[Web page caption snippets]
[Start of section]

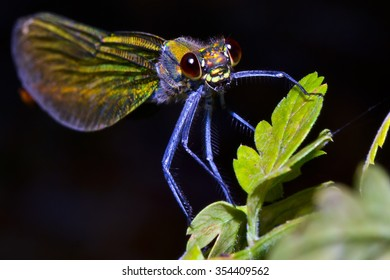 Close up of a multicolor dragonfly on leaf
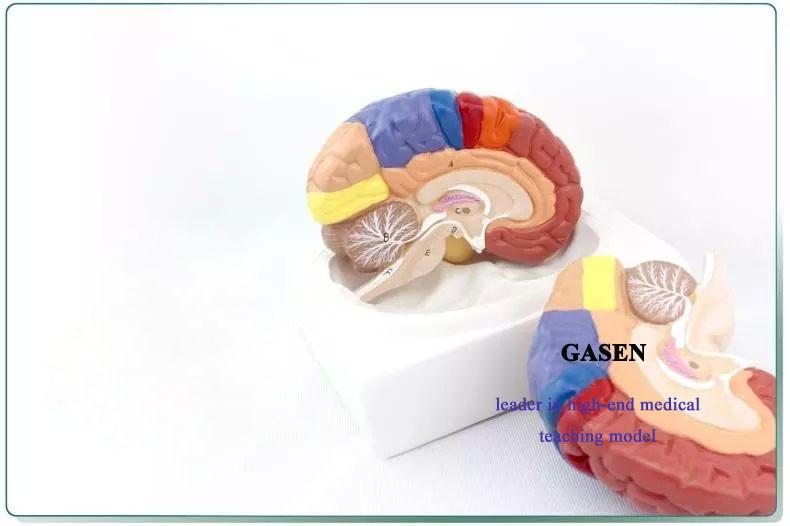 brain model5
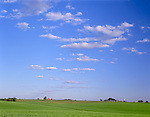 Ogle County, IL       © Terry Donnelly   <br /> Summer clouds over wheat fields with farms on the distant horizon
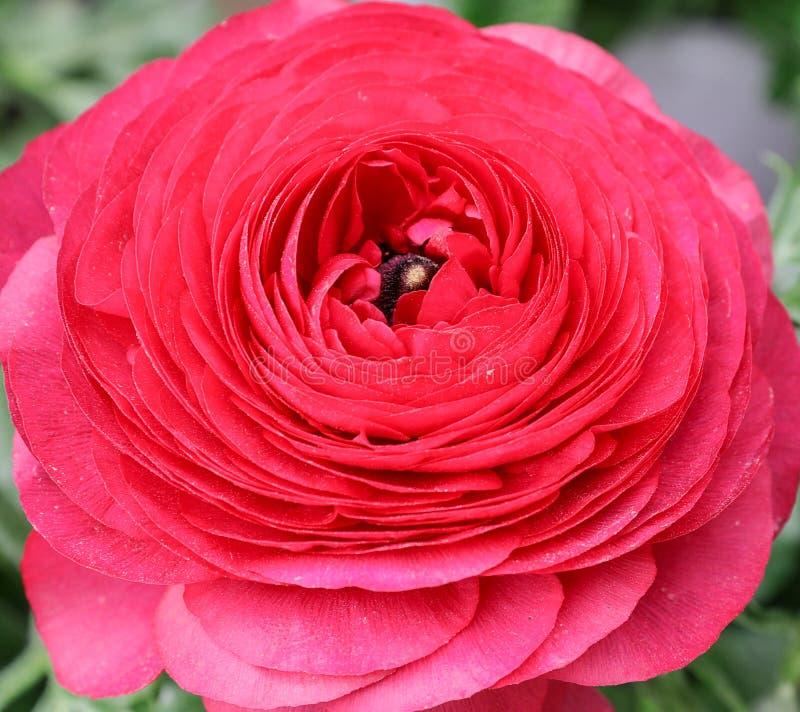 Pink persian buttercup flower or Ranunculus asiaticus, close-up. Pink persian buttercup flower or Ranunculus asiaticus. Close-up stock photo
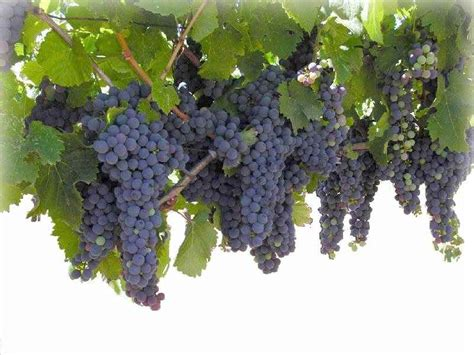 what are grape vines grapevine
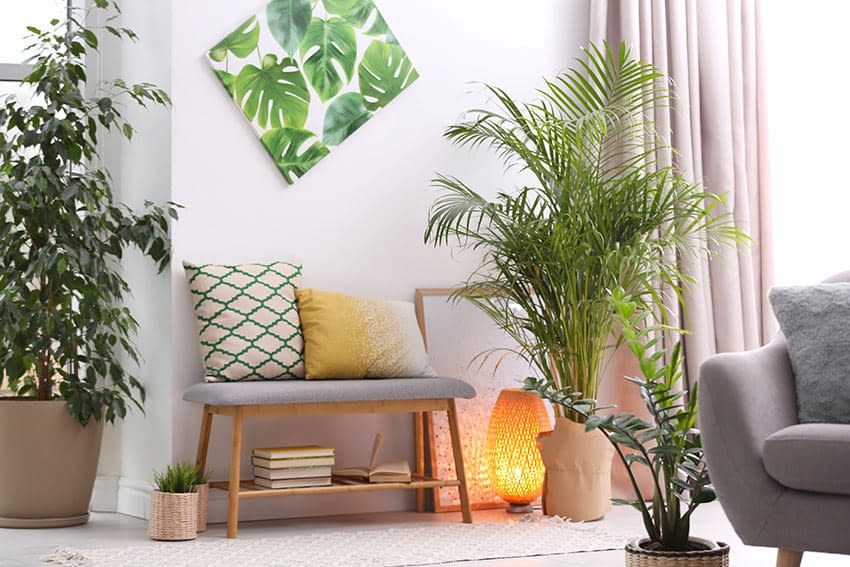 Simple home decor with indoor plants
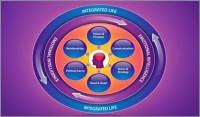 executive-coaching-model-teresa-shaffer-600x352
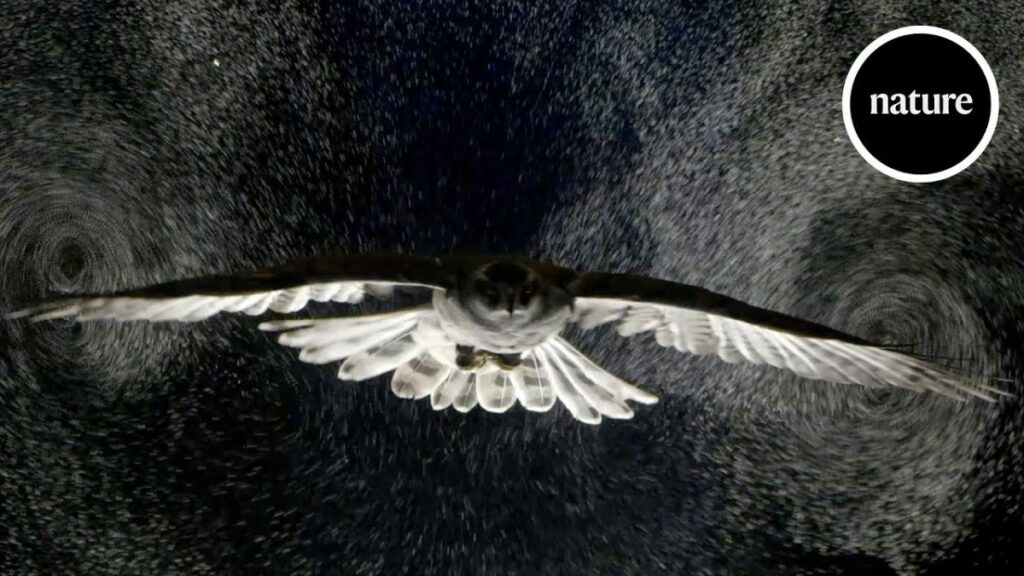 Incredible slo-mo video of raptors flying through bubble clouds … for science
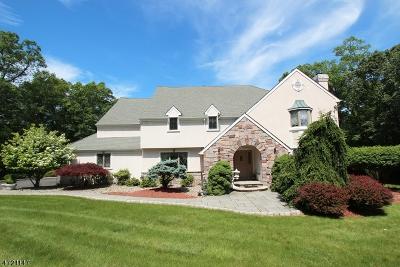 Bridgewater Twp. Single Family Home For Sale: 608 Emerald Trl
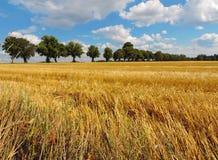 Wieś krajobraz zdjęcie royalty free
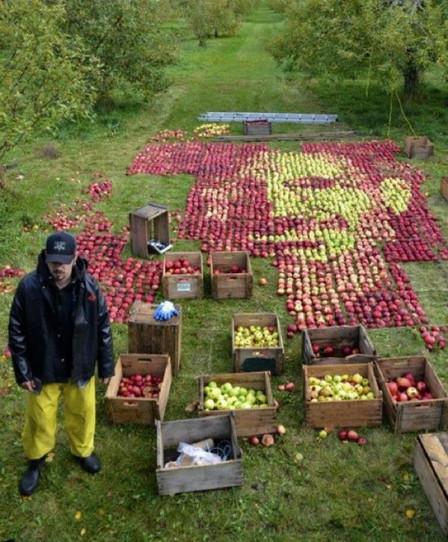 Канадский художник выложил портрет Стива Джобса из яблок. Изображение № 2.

[End of section]

→ **Exercise prompt**:
Set down nothing but the lines from the one containing "brain model5" to the final line above, both included, with every picture left out.

→ **Output**:
 brain model5
 Ogle County, IL       © Terry Donnelly   <br /> Summer clouds over wheat fields with farms on the distant horizon
 Pink persian buttercup flower or Ranunculus asiaticus, close-up. Pink persian buttercup flower or Ranunculus asiaticus. Close-up stock photo
 what are grape vines grapevine
 Simple home decor with indoor plants
 executive-coaching-model-teresa-shaffer-600x352
 Incredible slo-mo video of raptors flying through bubble clouds … for science
 Bridgewater Twp. Single Family Home For Sale: 608 Emerald Trl
 Wieś krajobraz zdjęcie royalty free
 Канадский художник выложил портрет Стива Джобса из яблок. Изображение № 2.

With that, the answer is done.